İdris de “Tabii olabilirsin, sen elbiselerini bana ver ve bu torbanın içine
gir. Akşam gelip seni alıp muhtar yaparlar” demiş. Yabancı bu öneriyi kabul
ederek elbiselerini çıkartıp İdris’e verdikten sonra çuvalın içine girmiş.
İdris, adamın atını ve kırbacını alarak köye gitmiş.
Kardeşleri, İdris'i bu halde görünce
şaşırmışlar, “Nerden buldun bunları?” Demişler. “Beni astığınız
yere bir kervan geldi. Çok zengindiler. Yükleri de çok olduğu için dağıtacak
adam arıyorlardı. Gidin size de versinler” demiş. İki kardeş hemen dağa
doğru koşmuşlar. Bu arada, çuvalın içindeki adam kendisini kurtarmış ve bir
ağacın altına oturmuş. İki adamın geldiğini gören adam eline geçirdiği kalın
bir sopayı alarak gizlenmiş. Kardeşler aralarında, “İdris bizi yine kandırdı,
burada kervan falan yok, onu öldürelim” demişler. Gizlenen adam da sanmış ki,
kendisini öldürecekler. Gizlendiği yerden aniden fırlayarak iki kardeşi
oracıkta öldürmüş. Böylece İdris iki kardeşinden kurtulmuş.
Kambur Hikâyesi
Bir zamanlar iyi mi iyi, çalışkan mı
çalışkan bir külhancı varmış. Otuz- otuz beş yaşlarında olan külhancı şehrin
hamamında çalışırmış. Kimsenin varına yoğuna karışmaz, kendi halinde bir
adammış. Ne var ki, sırtındaki kamburu yüzünden herkes ismi yerine
“kambur” diye çağırırmış.
Bir gece hamamda kimse kalmamış.
Külhancı da bundan istifade ederek hamama girmiş ve göbek taşının üzerine
uzanıp yatmış. Gecenin geç saatlerinde, garip sesler duymaya başlamış. Taht
üzerine kurulmuş birinin kalabalık bir gurup adamla hamama girdiğini, tahttaki
adamın kalabalığa konuştuğunu görür gibi olmuş. Külhancı da elini önünde
hürmetle bağlayarak tahtın üzerindeki adamı dinlemeye başlamış. Adam bazı
talimatlar vermekteymiş. Biraz sonra çalgılar çalmaya başlamış. Hamamdakiler
çeşit çeşit oyunlar oynamış ve türküler söylemişler.
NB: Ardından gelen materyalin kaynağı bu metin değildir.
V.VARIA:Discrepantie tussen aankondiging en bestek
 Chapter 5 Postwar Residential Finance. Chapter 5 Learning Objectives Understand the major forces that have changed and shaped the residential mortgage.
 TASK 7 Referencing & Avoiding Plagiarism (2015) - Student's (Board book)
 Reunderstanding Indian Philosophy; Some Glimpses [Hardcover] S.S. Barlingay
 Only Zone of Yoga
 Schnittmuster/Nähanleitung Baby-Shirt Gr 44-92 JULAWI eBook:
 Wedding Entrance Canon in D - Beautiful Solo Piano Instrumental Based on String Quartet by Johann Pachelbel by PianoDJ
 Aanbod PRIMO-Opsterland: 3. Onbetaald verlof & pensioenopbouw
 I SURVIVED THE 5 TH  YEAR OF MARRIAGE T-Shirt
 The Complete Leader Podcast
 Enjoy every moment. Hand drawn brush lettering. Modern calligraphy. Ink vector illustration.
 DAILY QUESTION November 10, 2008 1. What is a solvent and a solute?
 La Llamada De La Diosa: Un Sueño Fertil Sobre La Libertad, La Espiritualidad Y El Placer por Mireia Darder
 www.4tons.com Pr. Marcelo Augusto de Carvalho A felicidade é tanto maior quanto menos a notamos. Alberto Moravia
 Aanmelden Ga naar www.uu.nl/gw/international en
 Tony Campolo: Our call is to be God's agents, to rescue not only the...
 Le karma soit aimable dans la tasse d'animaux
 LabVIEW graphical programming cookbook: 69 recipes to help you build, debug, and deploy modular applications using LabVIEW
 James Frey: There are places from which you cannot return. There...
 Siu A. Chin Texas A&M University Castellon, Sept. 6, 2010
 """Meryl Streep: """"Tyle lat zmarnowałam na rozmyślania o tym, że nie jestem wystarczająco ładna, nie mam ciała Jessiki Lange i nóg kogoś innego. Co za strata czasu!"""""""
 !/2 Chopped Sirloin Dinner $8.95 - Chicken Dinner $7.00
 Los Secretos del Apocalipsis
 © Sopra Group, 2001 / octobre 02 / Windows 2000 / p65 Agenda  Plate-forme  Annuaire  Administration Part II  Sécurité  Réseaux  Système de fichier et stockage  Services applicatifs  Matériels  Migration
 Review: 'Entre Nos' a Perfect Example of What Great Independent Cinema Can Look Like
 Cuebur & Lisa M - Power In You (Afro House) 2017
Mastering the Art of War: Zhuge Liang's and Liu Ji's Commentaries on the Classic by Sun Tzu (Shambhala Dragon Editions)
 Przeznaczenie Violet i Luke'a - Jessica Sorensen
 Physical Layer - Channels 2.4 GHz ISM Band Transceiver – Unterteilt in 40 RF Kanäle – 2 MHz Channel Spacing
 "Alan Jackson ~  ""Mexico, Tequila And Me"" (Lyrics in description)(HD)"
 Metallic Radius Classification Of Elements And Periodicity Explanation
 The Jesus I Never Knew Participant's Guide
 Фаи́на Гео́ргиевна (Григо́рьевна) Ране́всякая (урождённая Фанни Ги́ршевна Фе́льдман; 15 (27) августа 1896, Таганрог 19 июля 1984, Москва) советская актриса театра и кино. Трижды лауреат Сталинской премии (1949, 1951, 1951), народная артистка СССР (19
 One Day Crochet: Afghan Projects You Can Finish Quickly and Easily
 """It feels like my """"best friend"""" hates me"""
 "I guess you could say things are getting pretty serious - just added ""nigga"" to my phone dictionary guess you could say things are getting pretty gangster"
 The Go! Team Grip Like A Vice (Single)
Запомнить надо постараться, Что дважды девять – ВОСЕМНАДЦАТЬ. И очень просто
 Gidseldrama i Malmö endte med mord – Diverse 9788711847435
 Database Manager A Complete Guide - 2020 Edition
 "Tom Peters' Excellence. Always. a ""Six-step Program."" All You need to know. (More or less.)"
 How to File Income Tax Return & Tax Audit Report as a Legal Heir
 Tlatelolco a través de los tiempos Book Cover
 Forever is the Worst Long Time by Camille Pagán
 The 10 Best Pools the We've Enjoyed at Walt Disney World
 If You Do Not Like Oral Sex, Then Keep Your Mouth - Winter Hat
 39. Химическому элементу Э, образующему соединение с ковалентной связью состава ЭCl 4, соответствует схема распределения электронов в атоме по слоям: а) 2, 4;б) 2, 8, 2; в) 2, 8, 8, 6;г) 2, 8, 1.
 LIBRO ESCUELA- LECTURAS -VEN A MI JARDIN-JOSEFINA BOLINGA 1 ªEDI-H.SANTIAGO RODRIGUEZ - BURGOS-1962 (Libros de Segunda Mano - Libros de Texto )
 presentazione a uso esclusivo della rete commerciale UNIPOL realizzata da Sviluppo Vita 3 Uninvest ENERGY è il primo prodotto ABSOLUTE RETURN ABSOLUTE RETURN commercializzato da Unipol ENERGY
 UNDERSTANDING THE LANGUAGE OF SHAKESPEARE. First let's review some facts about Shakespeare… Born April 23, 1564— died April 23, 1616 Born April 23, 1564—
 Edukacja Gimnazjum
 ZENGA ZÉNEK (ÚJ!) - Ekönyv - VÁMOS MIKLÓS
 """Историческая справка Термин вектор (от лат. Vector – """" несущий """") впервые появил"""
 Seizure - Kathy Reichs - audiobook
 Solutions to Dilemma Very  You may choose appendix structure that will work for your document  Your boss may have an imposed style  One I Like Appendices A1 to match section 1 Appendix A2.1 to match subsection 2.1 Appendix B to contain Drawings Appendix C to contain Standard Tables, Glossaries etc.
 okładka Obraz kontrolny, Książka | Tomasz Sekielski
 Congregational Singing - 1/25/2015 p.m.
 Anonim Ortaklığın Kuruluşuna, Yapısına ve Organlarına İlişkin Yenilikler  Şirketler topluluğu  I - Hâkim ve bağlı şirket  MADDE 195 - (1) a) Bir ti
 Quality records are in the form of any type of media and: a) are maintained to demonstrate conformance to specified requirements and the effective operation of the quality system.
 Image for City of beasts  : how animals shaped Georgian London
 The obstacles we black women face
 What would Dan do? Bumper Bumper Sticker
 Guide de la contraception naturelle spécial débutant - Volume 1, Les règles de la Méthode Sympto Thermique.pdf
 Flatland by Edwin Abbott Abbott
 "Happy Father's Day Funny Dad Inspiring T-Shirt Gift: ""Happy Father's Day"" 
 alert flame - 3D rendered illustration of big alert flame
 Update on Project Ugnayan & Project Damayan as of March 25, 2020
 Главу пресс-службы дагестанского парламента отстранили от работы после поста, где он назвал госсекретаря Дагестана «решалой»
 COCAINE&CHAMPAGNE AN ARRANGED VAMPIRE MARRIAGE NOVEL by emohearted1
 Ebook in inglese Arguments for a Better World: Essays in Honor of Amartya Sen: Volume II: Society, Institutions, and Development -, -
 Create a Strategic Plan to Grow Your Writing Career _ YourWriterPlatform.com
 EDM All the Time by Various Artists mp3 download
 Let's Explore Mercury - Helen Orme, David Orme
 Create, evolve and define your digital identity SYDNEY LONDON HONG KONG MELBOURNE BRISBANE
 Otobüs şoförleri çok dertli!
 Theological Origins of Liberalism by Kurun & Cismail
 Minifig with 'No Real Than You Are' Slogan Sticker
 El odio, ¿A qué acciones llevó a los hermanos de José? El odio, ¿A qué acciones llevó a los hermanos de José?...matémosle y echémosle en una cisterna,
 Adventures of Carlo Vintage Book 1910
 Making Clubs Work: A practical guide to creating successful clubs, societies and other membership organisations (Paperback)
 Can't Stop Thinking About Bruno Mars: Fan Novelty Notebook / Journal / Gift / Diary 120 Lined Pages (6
Külhancı da bu oyunlara
katılmış. Onlarla beraber oynamış ve eğlenmiş. Hamam faslı bittiğinde, tahtta
kurulan adam, el etmiş, birkaç kişi yanına gelmiş. Onlara sormuş,
“Söyleyin bakalım, biz bu külhancıya ne iyilik edelim”. Aralarından biri,
“Şu belindeki kamburu çıkaralım” demiş. Tahttaki adam çok memnun olmuş ve emir
vermiş. Kamburu yere yatırmış ve belindeki kamburu çıkarmışlar, biraz sonra da
geldikleri gibi kalkıp gitmişler. Giderlerken de kambura sıkı tembihte
bulunmuş, “Sakın sırrını kimseye söyleme!” demişler.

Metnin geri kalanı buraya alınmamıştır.